Three photojournalists from Occupied Jammu and Kashmir are among the  2020 Pulitzer Prize winners. The awards were announced virtually last night owing to the coronavirus outbreak.

Mukhtar Khan, Yasin Dar and Channi Anand – working with the Associated Press (AP) – won the top honors for their work in the region after massive restrictions were put in place by the Indian government following the move to end Jammu and Kashmir’s special status and split it into two union territories – Jammu and Kashmir, and Ladakh.

The Pulitzer Prizes, the most prestigious awards in American journalism, have been handed out since 1917, when newspaper publisher Joseph Pulitzer established them in his will.

The New York Times picked up the most awards this year, collecting  three awards, including the international reporting prize for a series of stories on Russian President Vladimir Putin’s regime.
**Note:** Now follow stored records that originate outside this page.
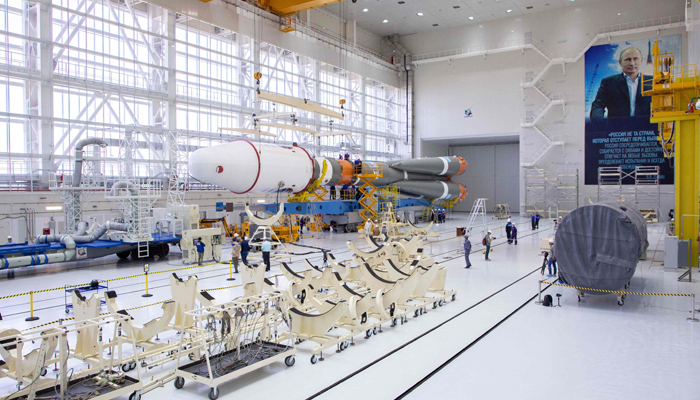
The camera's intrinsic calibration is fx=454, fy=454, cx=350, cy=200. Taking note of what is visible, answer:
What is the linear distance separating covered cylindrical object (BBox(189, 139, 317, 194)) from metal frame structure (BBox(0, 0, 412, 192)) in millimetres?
4025

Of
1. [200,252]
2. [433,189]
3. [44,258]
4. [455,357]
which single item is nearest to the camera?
[455,357]

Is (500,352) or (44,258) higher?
(44,258)

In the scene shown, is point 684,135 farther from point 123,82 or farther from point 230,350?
point 123,82

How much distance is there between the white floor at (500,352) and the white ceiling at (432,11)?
26.1 metres

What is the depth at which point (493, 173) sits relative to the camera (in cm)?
4338

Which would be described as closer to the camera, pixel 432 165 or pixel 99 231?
pixel 99 231

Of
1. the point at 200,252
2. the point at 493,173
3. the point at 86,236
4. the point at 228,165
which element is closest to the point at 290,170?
the point at 228,165

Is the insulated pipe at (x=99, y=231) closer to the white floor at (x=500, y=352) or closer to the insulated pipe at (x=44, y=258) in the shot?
the insulated pipe at (x=44, y=258)

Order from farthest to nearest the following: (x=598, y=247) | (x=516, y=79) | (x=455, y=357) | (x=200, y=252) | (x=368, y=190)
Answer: (x=516, y=79)
(x=368, y=190)
(x=200, y=252)
(x=598, y=247)
(x=455, y=357)

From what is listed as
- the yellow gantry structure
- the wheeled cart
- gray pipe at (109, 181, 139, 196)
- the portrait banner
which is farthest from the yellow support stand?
the portrait banner

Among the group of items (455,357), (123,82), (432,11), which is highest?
(432,11)

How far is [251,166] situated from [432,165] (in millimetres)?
12962

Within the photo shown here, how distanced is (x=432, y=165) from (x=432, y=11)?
47.7 ft

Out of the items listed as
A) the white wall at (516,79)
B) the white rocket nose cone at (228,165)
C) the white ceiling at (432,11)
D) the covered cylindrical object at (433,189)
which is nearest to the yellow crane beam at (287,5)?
the white ceiling at (432,11)
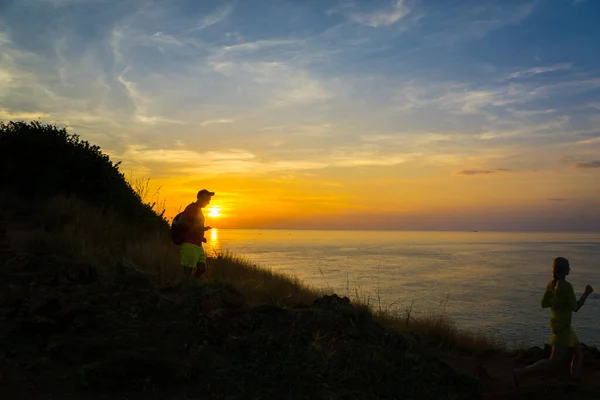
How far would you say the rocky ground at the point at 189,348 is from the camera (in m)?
4.98

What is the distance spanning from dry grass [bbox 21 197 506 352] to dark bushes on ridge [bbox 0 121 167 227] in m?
1.85

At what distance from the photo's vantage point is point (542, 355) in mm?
8008

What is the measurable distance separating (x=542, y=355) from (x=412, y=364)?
10.4ft

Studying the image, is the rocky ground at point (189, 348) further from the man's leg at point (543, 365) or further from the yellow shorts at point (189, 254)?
the yellow shorts at point (189, 254)

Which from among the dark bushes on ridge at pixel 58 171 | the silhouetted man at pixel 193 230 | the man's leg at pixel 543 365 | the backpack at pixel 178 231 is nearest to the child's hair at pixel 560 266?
the man's leg at pixel 543 365

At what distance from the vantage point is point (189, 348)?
229 inches

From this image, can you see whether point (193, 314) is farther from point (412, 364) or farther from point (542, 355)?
point (542, 355)

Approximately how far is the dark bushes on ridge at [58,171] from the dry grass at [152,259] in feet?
6.06

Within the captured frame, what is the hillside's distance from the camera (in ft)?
16.5

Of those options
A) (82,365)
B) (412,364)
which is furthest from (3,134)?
(412,364)

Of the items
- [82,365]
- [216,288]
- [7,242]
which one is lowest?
[82,365]

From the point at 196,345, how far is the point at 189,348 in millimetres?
92

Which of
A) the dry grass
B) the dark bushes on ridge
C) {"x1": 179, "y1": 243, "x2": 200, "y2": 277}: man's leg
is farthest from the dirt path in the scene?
the dark bushes on ridge

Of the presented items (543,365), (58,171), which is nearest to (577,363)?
(543,365)
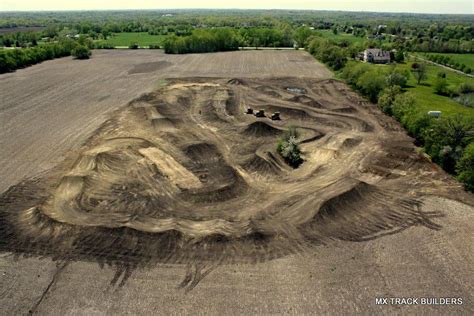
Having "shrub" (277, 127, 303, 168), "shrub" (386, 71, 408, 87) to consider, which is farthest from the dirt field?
"shrub" (386, 71, 408, 87)

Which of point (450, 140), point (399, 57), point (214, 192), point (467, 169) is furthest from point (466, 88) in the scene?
point (214, 192)

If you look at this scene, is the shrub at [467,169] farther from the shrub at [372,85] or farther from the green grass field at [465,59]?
the green grass field at [465,59]

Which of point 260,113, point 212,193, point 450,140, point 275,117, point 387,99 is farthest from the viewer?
point 387,99

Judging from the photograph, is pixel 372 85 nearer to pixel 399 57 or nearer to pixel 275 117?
pixel 275 117

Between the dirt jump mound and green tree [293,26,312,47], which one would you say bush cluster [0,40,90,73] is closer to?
the dirt jump mound

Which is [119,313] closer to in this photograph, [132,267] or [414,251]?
[132,267]
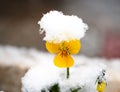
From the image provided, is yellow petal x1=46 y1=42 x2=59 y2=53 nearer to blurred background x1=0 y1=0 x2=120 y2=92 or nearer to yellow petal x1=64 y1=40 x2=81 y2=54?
yellow petal x1=64 y1=40 x2=81 y2=54

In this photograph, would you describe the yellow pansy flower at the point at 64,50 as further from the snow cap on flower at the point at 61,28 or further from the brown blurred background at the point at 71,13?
the brown blurred background at the point at 71,13

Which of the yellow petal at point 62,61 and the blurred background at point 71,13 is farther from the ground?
the blurred background at point 71,13

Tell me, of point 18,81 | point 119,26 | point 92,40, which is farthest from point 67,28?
point 119,26

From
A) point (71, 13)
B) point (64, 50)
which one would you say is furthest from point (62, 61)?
point (71, 13)

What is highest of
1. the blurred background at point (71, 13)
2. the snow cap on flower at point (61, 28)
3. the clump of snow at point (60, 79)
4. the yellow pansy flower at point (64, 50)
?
the blurred background at point (71, 13)

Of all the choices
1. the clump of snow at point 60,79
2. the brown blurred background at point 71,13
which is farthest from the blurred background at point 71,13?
the clump of snow at point 60,79

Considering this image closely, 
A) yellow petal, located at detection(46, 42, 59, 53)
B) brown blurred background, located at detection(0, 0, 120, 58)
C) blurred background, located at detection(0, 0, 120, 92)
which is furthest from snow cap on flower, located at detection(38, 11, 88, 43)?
brown blurred background, located at detection(0, 0, 120, 58)

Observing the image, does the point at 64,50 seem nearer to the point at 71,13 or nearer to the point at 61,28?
the point at 61,28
News agency Reuters won the breaking news photography award for pictures of the Hong Kong protests. The explanatory reporting prize was awarded to the staff of The Washington Post for a series that showed the effects of extreme temperatures on the planet.

Pulitzer Prize board administrator Dana Canedy declared the winners from her living room via a live stream on YouTube rather than at a ceremony at New York’s Columbia University. The announcement was postponed for two weeks because some journalists on the 18-member Pulitzer board are busy covering the coronavirus pandemic.